Think of immoderate taxable vaguely related to raising kids imaginable, and there’s astir apt a station astir it connected Mumsnet, the long-running, enormously popular, controversy-spurring UK-based parenting forum for mothers. Over its much than 2 decade-long history, Mumsnet has amassed an archive of much than six cardinal words written by its highly engaged idiosyncratic base, connected topics specified arsenic soiled diapers and lazy husbands. (Not to notation a bonkers rant astir dolphins.)
This spring, aft Mumsnet discovered that AI companies were scraping its data, the institution says it decided to effort to onslaught licensing deals with immoderate of the large players successful the space, including OpenAI, which initially expressed willingness to research an statement aft Mumsnet archetypal reached out. After talks with OpenAI fell apart, Mumsnet successful July announced its volition to pursue ineligible action.
According to Mumsnet, during those aboriginal conversations, an OpenAI strategical concern pb told the institution that datasets implicit 1 cardinal words were of involvement to the AI giant. Mumsnet’s enactment was excited. “We spent rather immoderate clip successful a back-and-forth with them,” Mumsnet laminitis and CEO Justine Roberts tells WIRED. “We had to motion immoderate NDAs, and they wanted a batch of accusation from us.”
However, implicit a period later, OpenAI told Mumsnet that the institution was nary longer funny successful partnering astatine that time, according to an email speech reviewed by WIRED. When asked why, the OpenAI staffer characterized Mumsnet’s 6 cardinal connection dataset arsenic excessively tiny to warrant a licensing arrangement, Roberts says. They besides noted that OpenAI is chiefly funny successful ample datasets that the nationalist cannot already entree online, and that it wanted datasets that captured wide quality experience.
This sentiment was echoed by the institution erstwhile asked for remark from WIRED. “We prosecute partnerships for large-scale datasets that bespeak quality nine and bash not prosecute partnerships solely for publically disposable information,” says OpenAI spokesperson Kayla Wood. “We enactment steadfast and creator choice, offering them ways to explicit their preferences astir however their sites and contented enactment with AI successful hunt results and grooming generative AI instauration models.”
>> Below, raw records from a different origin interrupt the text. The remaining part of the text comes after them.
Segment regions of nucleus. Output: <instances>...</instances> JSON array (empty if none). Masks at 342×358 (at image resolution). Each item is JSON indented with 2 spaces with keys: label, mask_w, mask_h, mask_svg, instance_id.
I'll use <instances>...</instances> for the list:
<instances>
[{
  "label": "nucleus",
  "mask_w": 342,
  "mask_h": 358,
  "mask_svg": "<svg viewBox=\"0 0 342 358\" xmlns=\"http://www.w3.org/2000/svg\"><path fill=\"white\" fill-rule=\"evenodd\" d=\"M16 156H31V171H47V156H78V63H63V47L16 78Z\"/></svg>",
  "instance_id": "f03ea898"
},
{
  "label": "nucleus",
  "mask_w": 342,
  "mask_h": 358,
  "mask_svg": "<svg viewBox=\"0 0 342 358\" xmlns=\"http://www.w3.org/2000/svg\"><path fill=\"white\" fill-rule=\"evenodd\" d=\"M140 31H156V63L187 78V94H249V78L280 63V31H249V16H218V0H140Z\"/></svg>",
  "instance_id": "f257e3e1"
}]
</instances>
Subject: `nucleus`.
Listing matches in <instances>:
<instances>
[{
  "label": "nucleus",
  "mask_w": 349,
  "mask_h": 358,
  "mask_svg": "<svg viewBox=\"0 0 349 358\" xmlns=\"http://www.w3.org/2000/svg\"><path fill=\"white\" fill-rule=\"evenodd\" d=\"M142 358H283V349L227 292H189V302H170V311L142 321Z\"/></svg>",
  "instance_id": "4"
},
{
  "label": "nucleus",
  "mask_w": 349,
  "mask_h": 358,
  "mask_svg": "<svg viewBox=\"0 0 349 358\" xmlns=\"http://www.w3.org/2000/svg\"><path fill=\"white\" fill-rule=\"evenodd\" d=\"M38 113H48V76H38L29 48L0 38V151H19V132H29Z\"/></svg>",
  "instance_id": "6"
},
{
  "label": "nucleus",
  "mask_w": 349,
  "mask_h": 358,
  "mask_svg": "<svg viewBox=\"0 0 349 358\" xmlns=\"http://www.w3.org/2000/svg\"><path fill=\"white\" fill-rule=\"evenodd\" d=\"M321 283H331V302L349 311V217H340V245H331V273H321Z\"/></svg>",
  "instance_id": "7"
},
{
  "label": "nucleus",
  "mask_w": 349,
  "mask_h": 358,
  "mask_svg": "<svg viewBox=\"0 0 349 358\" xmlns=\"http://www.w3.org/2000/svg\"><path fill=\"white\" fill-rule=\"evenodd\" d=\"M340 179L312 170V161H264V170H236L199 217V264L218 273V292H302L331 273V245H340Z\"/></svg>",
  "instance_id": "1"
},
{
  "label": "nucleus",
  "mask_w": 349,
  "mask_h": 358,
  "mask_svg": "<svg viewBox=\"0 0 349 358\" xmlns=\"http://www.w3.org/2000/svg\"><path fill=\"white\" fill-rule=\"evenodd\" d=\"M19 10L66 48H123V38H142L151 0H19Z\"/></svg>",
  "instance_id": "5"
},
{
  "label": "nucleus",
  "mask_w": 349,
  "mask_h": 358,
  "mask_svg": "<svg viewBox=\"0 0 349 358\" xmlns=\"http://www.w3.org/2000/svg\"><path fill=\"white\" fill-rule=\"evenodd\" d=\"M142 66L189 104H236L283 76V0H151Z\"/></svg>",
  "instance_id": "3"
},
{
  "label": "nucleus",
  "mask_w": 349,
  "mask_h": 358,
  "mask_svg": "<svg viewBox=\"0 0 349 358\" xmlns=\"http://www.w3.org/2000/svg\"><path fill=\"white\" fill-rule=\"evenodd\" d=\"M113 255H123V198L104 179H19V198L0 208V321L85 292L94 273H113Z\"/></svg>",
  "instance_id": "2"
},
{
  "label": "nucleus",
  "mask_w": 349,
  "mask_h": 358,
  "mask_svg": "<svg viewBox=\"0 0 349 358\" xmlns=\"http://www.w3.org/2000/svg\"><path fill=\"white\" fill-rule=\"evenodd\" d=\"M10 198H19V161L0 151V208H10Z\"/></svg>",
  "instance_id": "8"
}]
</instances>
Roberts says she was “irritated” by this development. She recalls that OpenAI astatine archetypal had seemed particularly funny successful Mumsnet due to the fact that of the platform’s heavy female-written content. “It’s precise high-quality conversational data,” she says. “It’s 90 percent pistillate conversation, which is rather unusual.”
OpenAI has struck a assortment of data-licensing deals with media outlets and platforms successful the past year, entering into agreements with Vox Media, the Atlantic, Axel Springer, Time, and WIRED genitor institution Condé Nast, arsenic good arsenic platforms filled with user-generated contented similar Reddit. (Automattic, the proprietor of WordPress.com and Tumblr, was besides said to beryllium successful licensing talks earlier this year.) As the particulars of those deals haven’t been revealed, it’s not wide what the size of their respective corpuses are.
When WIRED asked astir the size of datasets it volition see for commercialized licensing, OpenAI declined to stock that information. But spokesperson Kayla Wood emphasizes that the company’s partnerships with publishers are “focused connected displaying their contented successful our products and driving postulation to them.”